"""

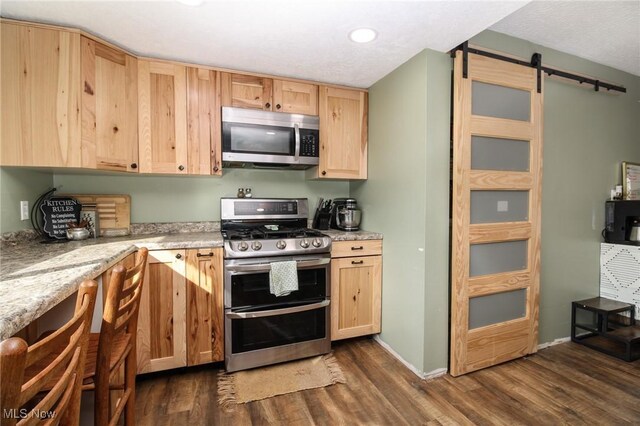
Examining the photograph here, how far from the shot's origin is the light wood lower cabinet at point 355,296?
241 centimetres

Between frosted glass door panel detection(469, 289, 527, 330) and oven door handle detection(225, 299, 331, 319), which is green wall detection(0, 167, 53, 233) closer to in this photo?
oven door handle detection(225, 299, 331, 319)

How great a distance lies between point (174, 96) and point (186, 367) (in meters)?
2.01

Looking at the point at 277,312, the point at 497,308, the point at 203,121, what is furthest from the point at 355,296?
the point at 203,121

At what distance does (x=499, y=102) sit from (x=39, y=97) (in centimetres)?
300

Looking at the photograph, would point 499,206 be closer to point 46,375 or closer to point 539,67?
point 539,67

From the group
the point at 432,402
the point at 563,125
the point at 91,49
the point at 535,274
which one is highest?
the point at 91,49

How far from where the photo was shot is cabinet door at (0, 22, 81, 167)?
1659 mm

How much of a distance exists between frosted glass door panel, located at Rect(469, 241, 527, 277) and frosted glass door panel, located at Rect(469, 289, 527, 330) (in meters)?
0.19

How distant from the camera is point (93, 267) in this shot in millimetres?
1265

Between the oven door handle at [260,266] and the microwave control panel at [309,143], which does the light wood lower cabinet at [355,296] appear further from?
the microwave control panel at [309,143]

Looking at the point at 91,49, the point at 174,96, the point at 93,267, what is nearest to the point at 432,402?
the point at 93,267

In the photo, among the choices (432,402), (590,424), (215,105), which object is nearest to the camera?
(590,424)

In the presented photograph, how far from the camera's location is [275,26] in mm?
1751

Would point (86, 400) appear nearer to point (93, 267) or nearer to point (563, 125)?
point (93, 267)
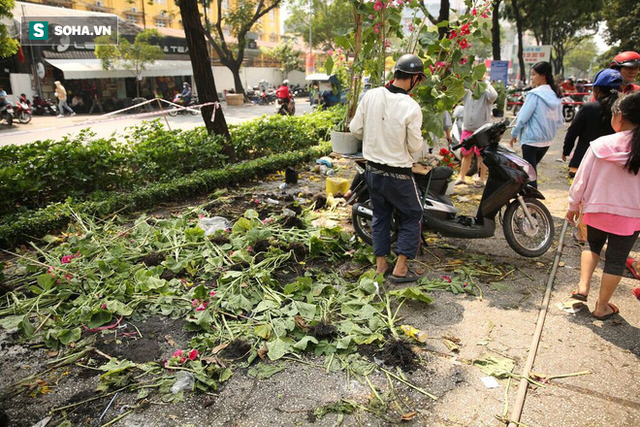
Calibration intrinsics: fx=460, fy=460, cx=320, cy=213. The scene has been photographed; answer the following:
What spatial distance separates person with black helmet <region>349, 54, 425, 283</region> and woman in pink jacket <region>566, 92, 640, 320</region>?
1.23 metres

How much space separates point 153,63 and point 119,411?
28.0m

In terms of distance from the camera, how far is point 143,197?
6.06 meters

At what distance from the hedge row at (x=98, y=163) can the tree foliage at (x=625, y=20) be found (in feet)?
86.9

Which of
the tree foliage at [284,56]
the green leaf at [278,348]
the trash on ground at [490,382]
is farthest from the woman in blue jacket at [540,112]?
the tree foliage at [284,56]

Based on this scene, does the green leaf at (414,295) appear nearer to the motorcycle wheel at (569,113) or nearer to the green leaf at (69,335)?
the green leaf at (69,335)

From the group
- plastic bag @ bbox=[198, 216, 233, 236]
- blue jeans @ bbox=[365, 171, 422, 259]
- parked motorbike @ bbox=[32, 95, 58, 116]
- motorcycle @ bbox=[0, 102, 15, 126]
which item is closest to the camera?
blue jeans @ bbox=[365, 171, 422, 259]

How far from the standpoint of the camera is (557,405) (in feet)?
8.54

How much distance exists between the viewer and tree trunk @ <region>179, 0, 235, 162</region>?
744cm

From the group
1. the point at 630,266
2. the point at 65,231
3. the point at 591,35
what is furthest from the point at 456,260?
the point at 591,35

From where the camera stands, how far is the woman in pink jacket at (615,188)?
3115mm

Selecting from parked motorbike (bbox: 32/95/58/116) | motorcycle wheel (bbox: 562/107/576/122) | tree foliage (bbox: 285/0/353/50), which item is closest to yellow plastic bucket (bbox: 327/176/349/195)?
motorcycle wheel (bbox: 562/107/576/122)

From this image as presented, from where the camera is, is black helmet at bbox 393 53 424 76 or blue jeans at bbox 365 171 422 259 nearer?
black helmet at bbox 393 53 424 76

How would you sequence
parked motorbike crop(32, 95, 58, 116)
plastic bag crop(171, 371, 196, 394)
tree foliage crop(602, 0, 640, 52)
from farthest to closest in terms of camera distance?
1. tree foliage crop(602, 0, 640, 52)
2. parked motorbike crop(32, 95, 58, 116)
3. plastic bag crop(171, 371, 196, 394)

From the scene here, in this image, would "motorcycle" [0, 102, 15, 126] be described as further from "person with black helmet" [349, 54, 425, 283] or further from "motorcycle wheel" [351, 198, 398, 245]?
"person with black helmet" [349, 54, 425, 283]
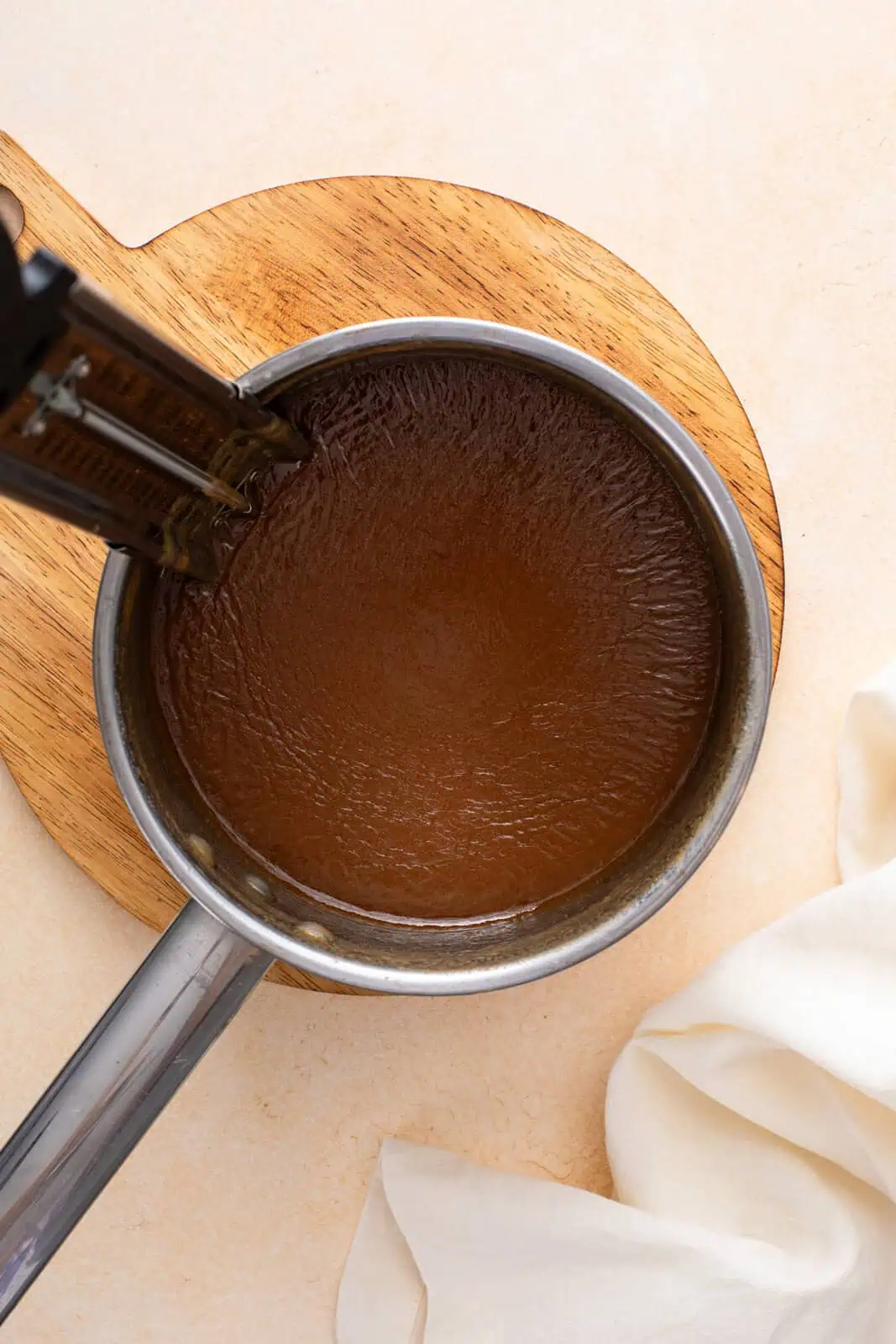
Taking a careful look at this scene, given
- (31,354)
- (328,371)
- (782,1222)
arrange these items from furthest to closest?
(782,1222) → (328,371) → (31,354)

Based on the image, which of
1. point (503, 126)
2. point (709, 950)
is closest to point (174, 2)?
point (503, 126)

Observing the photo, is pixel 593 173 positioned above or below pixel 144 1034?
above

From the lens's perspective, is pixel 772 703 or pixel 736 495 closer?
pixel 736 495

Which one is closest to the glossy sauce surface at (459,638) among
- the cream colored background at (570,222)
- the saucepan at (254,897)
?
the saucepan at (254,897)

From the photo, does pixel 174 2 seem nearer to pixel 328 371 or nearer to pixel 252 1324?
pixel 328 371

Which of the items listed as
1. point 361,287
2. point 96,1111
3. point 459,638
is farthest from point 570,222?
point 96,1111

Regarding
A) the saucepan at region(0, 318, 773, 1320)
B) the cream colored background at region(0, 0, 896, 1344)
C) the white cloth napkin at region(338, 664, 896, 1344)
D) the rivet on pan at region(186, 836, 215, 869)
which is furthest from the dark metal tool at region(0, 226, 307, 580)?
the white cloth napkin at region(338, 664, 896, 1344)

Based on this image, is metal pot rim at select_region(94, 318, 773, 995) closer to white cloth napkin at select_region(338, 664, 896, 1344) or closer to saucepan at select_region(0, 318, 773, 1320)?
saucepan at select_region(0, 318, 773, 1320)

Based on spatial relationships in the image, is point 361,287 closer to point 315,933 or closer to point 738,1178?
point 315,933
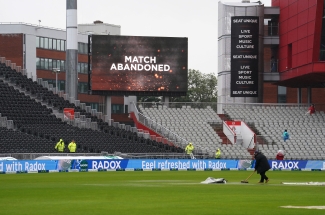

"""

**Exercise objective:** Reproduce all of the data above word for word, leaving out the pictures.

**Complete response:**
Examining the photograph here, how far from the shot's origin is the light wood lower cabinet at point 355,296?
241 centimetres

Between frosted glass door panel detection(469, 289, 527, 330) and oven door handle detection(225, 299, 331, 319), which is green wall detection(0, 167, 53, 233) closer to in this photo?
oven door handle detection(225, 299, 331, 319)

How great a distance lies between point (174, 96) and point (186, 367) (in meters)?
2.01

Looking at the point at 277,312, the point at 497,308, the point at 203,121, what is furthest from the point at 355,296?
the point at 203,121

At what distance does (x=499, y=102) sit from (x=39, y=97) (in centimetres)?
300

Looking at the photograph, would point 499,206 be closer to point 46,375 or closer to point 539,67?
point 539,67

From the group
the point at 432,402
the point at 563,125
the point at 91,49
the point at 535,274
which one is highest?
the point at 91,49

How far from where the photo was shot is cabinet door at (0, 22, 81, 167)?
1659 mm

How much of a distance exists between frosted glass door panel, located at Rect(469, 241, 527, 277) and frosted glass door panel, located at Rect(469, 289, 527, 330) (in meters)?
0.19

How distant from the camera is point (93, 267) in this shot in millimetres?
1265

Between the oven door handle at [260,266] and the microwave control panel at [309,143], which does the light wood lower cabinet at [355,296] appear further from?
the microwave control panel at [309,143]

Looking at the point at 91,49, the point at 174,96, the point at 93,267, what is nearest to the point at 432,402?
the point at 93,267

In the photo, among the choices (432,402), (590,424), (215,105), which object is nearest to the camera?
(590,424)

In the presented photograph, how far from the camera's location is [275,26] in mm?
1751

Would point (86, 400) appear nearer to point (93, 267) or nearer to point (563, 125)?
point (93, 267)
Calibration intrinsics: fx=460, fy=460, cx=320, cy=213. The scene has been photographed; answer the following:
What spatial distance separates person with black helmet <region>349, 54, 425, 283</region> and woman in pink jacket <region>566, 92, 640, 320</region>?
1.23 metres

How much space separates point 153,63 and point 119,411?
28.0m

In terms of distance from the camera, how far is point 143,197?
6.06 meters

At what distance from the hedge row at (x=98, y=163) can the tree foliage at (x=625, y=20) be found (in feet)?
86.9

Which of
the tree foliage at [284,56]
the green leaf at [278,348]
the trash on ground at [490,382]
is farthest from the woman in blue jacket at [540,112]?
the tree foliage at [284,56]

Based on this scene, does the green leaf at (414,295) appear nearer to the motorcycle wheel at (569,113) or nearer to the green leaf at (69,335)?
the green leaf at (69,335)

From the group
- plastic bag @ bbox=[198, 216, 233, 236]
- blue jeans @ bbox=[365, 171, 422, 259]
- parked motorbike @ bbox=[32, 95, 58, 116]
- motorcycle @ bbox=[0, 102, 15, 126]
which item is closest to the camera?
blue jeans @ bbox=[365, 171, 422, 259]

How far from the standpoint of the camera is (557,405) (in feet)?
8.54

How much distance exists between the viewer and tree trunk @ <region>179, 0, 235, 162</region>?
744cm

From the group
1. the point at 630,266
2. the point at 65,231
3. the point at 591,35
what is furthest from the point at 456,260?
the point at 591,35

From where the camera stands, how far is the woman in pink jacket at (615,188)?
3115mm

Selecting from parked motorbike (bbox: 32/95/58/116) | motorcycle wheel (bbox: 562/107/576/122) | tree foliage (bbox: 285/0/353/50), which item is closest to yellow plastic bucket (bbox: 327/176/349/195)?
motorcycle wheel (bbox: 562/107/576/122)

From this image as presented, from where the camera is, is black helmet at bbox 393 53 424 76 or blue jeans at bbox 365 171 422 259 nearer?
black helmet at bbox 393 53 424 76

How would you sequence
parked motorbike crop(32, 95, 58, 116)
plastic bag crop(171, 371, 196, 394)
tree foliage crop(602, 0, 640, 52)
from farthest to closest in terms of camera distance?
1. tree foliage crop(602, 0, 640, 52)
2. parked motorbike crop(32, 95, 58, 116)
3. plastic bag crop(171, 371, 196, 394)

From the scene here, in this image, would "motorcycle" [0, 102, 15, 126] be described as further from "person with black helmet" [349, 54, 425, 283] or further from "motorcycle wheel" [351, 198, 398, 245]?
"person with black helmet" [349, 54, 425, 283]
Taking a careful look at this scene, given
- (31,354)
- (328,371)
- (782,1222)
arrange these items from furthest to closest?
(782,1222) → (328,371) → (31,354)

Based on the image, which of
1. point (503, 126)
2. point (709, 950)
is closest to point (174, 2)?
point (503, 126)

Observing the photo, is pixel 593 173 positioned above or below pixel 144 1034?
above

From the lens's perspective, is pixel 772 703 or pixel 736 495 closer?
pixel 736 495

Which one is closest to the glossy sauce surface at (459,638) among
- the cream colored background at (570,222)
- the saucepan at (254,897)
?
the saucepan at (254,897)

From the photo, does pixel 174 2 seem nearer to pixel 328 371 or nearer to pixel 252 1324?
pixel 328 371

Which of the items listed as
1. point 361,287
2. point 96,1111
3. point 459,638
is farthest from point 570,222?
point 96,1111

Regarding
A) the saucepan at region(0, 318, 773, 1320)
B) the cream colored background at region(0, 0, 896, 1344)
C) the white cloth napkin at region(338, 664, 896, 1344)
D) the rivet on pan at region(186, 836, 215, 869)
which is furthest from the dark metal tool at region(0, 226, 307, 580)?
the white cloth napkin at region(338, 664, 896, 1344)

Based on this image, is metal pot rim at select_region(94, 318, 773, 995) closer to white cloth napkin at select_region(338, 664, 896, 1344) or closer to saucepan at select_region(0, 318, 773, 1320)?
saucepan at select_region(0, 318, 773, 1320)

Based on spatial relationships in the image, is point 361,287 closer to point 315,933 or closer to point 738,1178?
point 315,933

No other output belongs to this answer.